China and Russia have also fielded high-end, integrated air-missile defense systems to challenge our aircraft out hundreds of miles. Their anti-satellite systems aim to degrade our capabilities in space and on land, and their attack cruise, ballistic and hypersonic missiles put our troops, ports and airfields at risk, he said.

These systems, White noted, present a significant challenge to traditional U.S. weapon systems. 

White also said the adversaries have increasingly focused on systems that dramatically compress the timelines and the timescale of a tactical battlefield. These systems — including ballistic missiles, ballistic missiles with maneuvering reentry vehicles, and vehicles that are increasingly hypersonic in nature — give adversaries the ability to hold our forces at risk from hundreds, even thousands, of miles away, with flight times that are measured in minutes. 

Members of the AGM-183A Air-launched Rapid Response Weapon Instrumented Measurement Vehicle 2 test team make final preparations prior to a captive-carry test flight of the prototype hypersonic weapon at Edwards Air Force Base, California, Aug. 8. (Air Force photo by Kyle Brasier)

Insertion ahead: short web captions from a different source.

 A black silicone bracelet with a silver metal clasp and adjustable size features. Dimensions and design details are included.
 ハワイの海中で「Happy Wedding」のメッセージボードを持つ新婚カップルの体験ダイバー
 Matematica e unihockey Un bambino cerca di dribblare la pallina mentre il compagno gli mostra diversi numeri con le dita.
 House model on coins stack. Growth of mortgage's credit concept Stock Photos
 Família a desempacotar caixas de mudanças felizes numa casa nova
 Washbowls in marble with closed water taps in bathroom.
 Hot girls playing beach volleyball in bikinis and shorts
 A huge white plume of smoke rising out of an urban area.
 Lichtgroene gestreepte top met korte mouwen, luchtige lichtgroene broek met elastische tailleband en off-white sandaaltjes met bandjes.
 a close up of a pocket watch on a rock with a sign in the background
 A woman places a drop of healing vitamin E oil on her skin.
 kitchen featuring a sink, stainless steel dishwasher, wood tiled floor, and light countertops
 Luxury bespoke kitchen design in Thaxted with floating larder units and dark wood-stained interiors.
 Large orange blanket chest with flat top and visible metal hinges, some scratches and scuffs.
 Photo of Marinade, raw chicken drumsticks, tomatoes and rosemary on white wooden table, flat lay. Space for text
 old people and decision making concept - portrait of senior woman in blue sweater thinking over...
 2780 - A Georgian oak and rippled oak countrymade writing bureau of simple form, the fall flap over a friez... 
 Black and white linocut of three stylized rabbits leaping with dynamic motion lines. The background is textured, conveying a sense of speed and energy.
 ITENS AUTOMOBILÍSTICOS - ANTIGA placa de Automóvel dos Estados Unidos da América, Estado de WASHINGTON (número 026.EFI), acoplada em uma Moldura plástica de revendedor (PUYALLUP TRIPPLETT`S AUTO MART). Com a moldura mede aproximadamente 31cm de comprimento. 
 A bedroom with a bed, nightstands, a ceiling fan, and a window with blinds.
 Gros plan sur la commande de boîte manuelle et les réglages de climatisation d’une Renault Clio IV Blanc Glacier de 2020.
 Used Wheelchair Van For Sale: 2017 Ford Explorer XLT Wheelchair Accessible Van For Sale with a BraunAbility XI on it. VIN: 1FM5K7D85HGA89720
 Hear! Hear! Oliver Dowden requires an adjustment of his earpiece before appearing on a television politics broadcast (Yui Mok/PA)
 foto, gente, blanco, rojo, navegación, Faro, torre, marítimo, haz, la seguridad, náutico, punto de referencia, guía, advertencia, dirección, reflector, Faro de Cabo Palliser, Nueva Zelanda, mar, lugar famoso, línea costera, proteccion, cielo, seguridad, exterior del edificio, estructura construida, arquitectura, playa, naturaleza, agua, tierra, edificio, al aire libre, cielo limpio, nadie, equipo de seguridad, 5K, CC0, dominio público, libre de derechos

Conversely, the United States’ portfolio of traditional, tactical strike weapons includes sea-launched subsonic cruise missiles, air-launched subsonic cruise missiles, and platforms to deliver those air-launched subsonic cruise missiles that are either subsonic or, at best, low supersonic, he said. 

“These systems will take on the order of 10 times longer to fly long-range strike missions when compared to the adversary’s high-speed systems,” White said. “It presents a battlefield asymmetry and timescale that we simply cannot allow to stand.” 

To address these challenges, DOD developed the Hypersonics Modernization Strategy that accelerates the development and delivery of transformational warfighting capabilities based on hypersonic systems, he said. 

“This strategy consists of long-range responsive strike against time-critical, high-value targets where we are fielding a family of air-, land- and sea-launch, conventionally armed hypersonic strike weapons,” White said. “These weapons will be designed for defeat of maritime coastal and inland targets of critical importance on a timescale of relevance for the tactical battlefield. To defend against [an] adversary[‘s] hypersonic weapons, we are delivering a comprehensive layer-defeat strategy that applies kinetic and non-kinetic capabilities to deny, degrade and defeat those weapons at every possible point in their kill chain. Technologies will also be developed to mature reusable hypersonic systems for future application to time-critical penetrating [intelligence, surveillance, and reconnaissance] and strike missions.”

A common hypersonic glide body launches from the Pacific Missile Range Facility in Kauai, Hawaii, during a Defense Department flight experiment, March 19, 2020 (US Navy photo)

DOD’s strategy is being put in place in a coordinated set of programs across the military services and agencies. The Office of the Secretary of Defense, Army, Navy, Air Force, Missile Defense Agency, Defense Advanced Research Projects Agency, Space Development Agency and the Strategic Capabilities Office are working to develop capabilities throughout the multiple phases of this strategy, he said. 

DOD is making infrastructure investments in its industrial base; workforce; foundational and enabling technology; and test and evaluation, White said. 

“We’re also working collaboratively with our allies, where appropriate, to develop and ultimately produce….hypersonic missiles compatible with fighter platforms,” he added.  

White said the U.S. will deliver strike capability to the warfighter in the early- to mid-2020s, as well as a layer-hypersonic defense capability.